`

In-Memory Hadoop Accelerator

 
阅读更多

https://gridgaintech.wordpress.com/2013/11/07/hadoop-100x-faster-how-we-did-it/

 

Almost two years ago, Dmitriy and I stood in front of a white board at GridGain’s office thinking: “How can we deliver the real-time performance of GridGain’s in-memory technology to Hadoop customers without asking them rip and replace their systems and without asking them to move their datasets off Hadoop?”.

Given Hadoop’s architecture – the task seemed daunting; and it proved to be one of the more challenging engineering puzzles we have had to solve.

After two years of development, tens of thousands of lines of Java, Scala and C++ code, multiple design iterations, several releases and dozens of benchmarks later, we finally built a product that can deliver real-time performance to Hadoop customers with seamless integration and no tedious ETL. Actual customers deployments can now prove our performance claims and validate our product’s architecture.

Here’s how we did it.

The Idea – In-Memory Hadoop Accelerator

in_memory_hadoop2_whiteHadoop is based on two primary technologies: HDFS for storing data, and MapReduce for processing these data in parallel. Everything else in Hadoop and the Hadoop ecosystem sits atop these foundation blocks.

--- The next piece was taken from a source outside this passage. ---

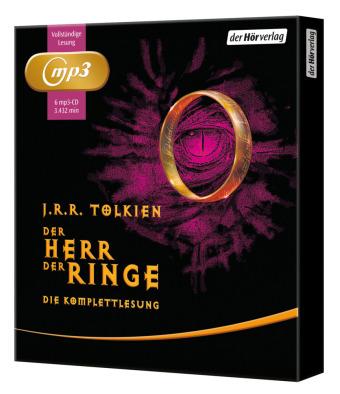 Der Herr der Ringe, 6 MP3-CDs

Originally, neither HDFS nor MapReduce were designed with real-time performance in mind. In order to deliver real-time processing without moving data out of Hadoop onto another platform, we had to improve the performance of both of these subsystems.

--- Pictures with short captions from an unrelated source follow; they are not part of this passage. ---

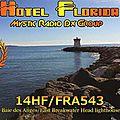 qsl-FRA-543-Baie-des-Anges-East-Breakwater-lighthouse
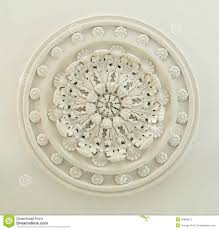 Bronze Ceiling Medallion by Ceiling Medallion Stock Photography Image 28668912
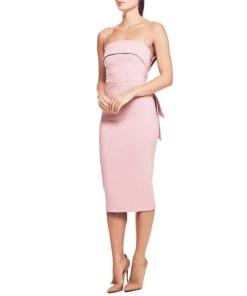 Women Body-Con Bandage Evening Party Dress Women's Fashion View All Women's Clothing Dresses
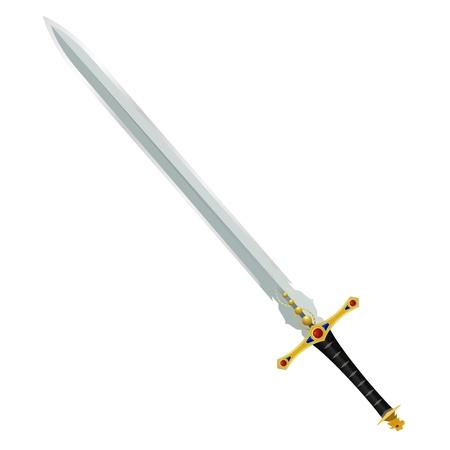 Darstellung eines alten Schwertes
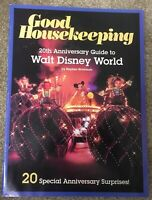Good Housekeeping 20th Anniversary Guide Walt Disney World Feb 1992 Birnbaum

We decided to develop a high-performance in-memory file system which would provide 100% compatibility with HDFS and an optimized MapReduce implementation which would take advantage of this real-time file system. By doing so, we could offer all the advantages of our in-memory platform while minimizing the disruption of our customers’ existing Hadoop investments.

There are many projects and products that aim to improve Hadoop performance. Projects like HDFS2, Apache Tez, Cloudera Impala, HortonWorks Stinger, ScaleOut hServer and Apache Spark to name but a few, all aim to solve Hadoop performance issues in various ways. GridGain, puts a new spin on some of these approaches delivering unmatched performance gains while fanatically maintaining our commitment to making customers change less code and quickly get the benefits an in-memory computing platform can bring to their big data installations.

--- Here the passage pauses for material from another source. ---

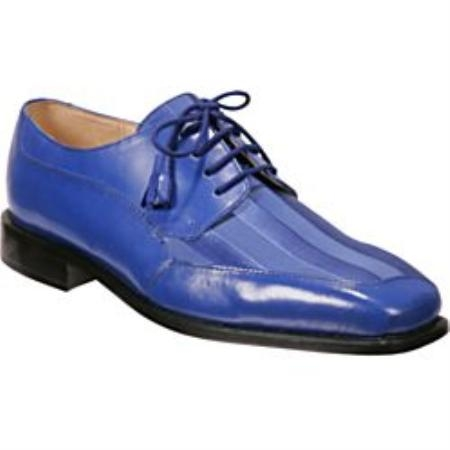 SKU#81213 Royal Blue - Unique Twist on a Traditional Dress Shoe Lace Up Tassels $99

From a technology stand point GridGain’s In-Memory Hadoop Accelerator has some similarity to the architecture of Spark (optimized MapReduce), ScaleOut and HDFS2 (in-memory caching without ETL) and some features of Apache Tez (in-process execution), however, GridGain’s In-Memory Accelerator is the only product for Hadoop available today that combines the both the high performance HDFS-compatible file system and optimized in-memory MapReduce along with many other features in one fully integrated product.

In-Memory File System

First, we implemented GridGain’s In-Memory File System (GGFS) to accelerate I/O in the Hadoop stack. The original idea was that GGFS alone will be enough to gain significant performance increase. However, while we saw significant performance gains using GGFS, when working with our customers we quickly found that there were some not so obvious performance limitations to the way in which Hadoop performs MapReduce. It quickly became clear to us that GGFS alone won’t be enough but it was a critical piece that we needed to build first.

Note that you shouldn’t confuse GGFS with much slower alternatives like RAM disk. GGFS is based on our Memory-First architecture and addresses more than just the seek time of the “device”.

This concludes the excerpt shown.